TEXT SEGMENT —
--- --- ---
Shwartzman is realistic over what he can do but bullish about the team’s chances as well.
"No one is under pressure, because we're rookies, so in that sense, I don't feel any pressure, but on myself, the target is to win," he says.
"I acknowledge how hard it’s going to be, and that it's probably not going to be a miracle, but I still want to believe it's possible, and maybe not straight away at the beginning.
"The championship is going to be extremely tough. That's what I like, the fact it's going to be tough, and that's where we will need to work really hard to beat them. And when we will beat them, which I believe we will, that's where the joy is going to come, that exciting emotion we're going to get."
In St Petersburg, Prema could be fighting for the top eight like it was in testing, or last and two seconds off the pace. It really is an unknown.
What is clear is that Ilott is both fiercely motivated to settle old scores and extremely mature and realistic about how long that will take and encouraging of the people he believes will take him where he wants to be.
And Shwartzman is, on paper, perfect for IndyCar and desperately wants to find his long-term home in motorsport, and is also fully invested in the team he first raced for in 2018 and has basically remained a part of since, at least in an honorary way.
--- --- ---
SHORT PROBLEM — Transcribe the IndyCar passage word for word, between "In St Petersburg, Prema" and "an honorary way.", inclusive. The data that comes after the IndyCar passage is separate material and has no connection to it.

INFORMATION SHOWN —
--- --- ---
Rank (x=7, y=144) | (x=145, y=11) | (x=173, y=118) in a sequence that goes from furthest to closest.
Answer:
--- --- ---
REPLY TO THE EXERCISE —
In St Petersburg, Prema could be fighting for the top eight like it was in testing, or last and two seconds off the pace. It really is an unknown.
What is clear is that Ilott is both fiercely motivated to settle old scores and extremely mature and realistic about how long that will take and encouraging of the people he believes will take him where he wants to be.
And Shwartzman is, on paper, perfect for IndyCar and desperately wants to find his long-term home in motorsport, and is also fully invested in the team he first raced for in 2018 and has basically remained a part of since, at least in an honorary way.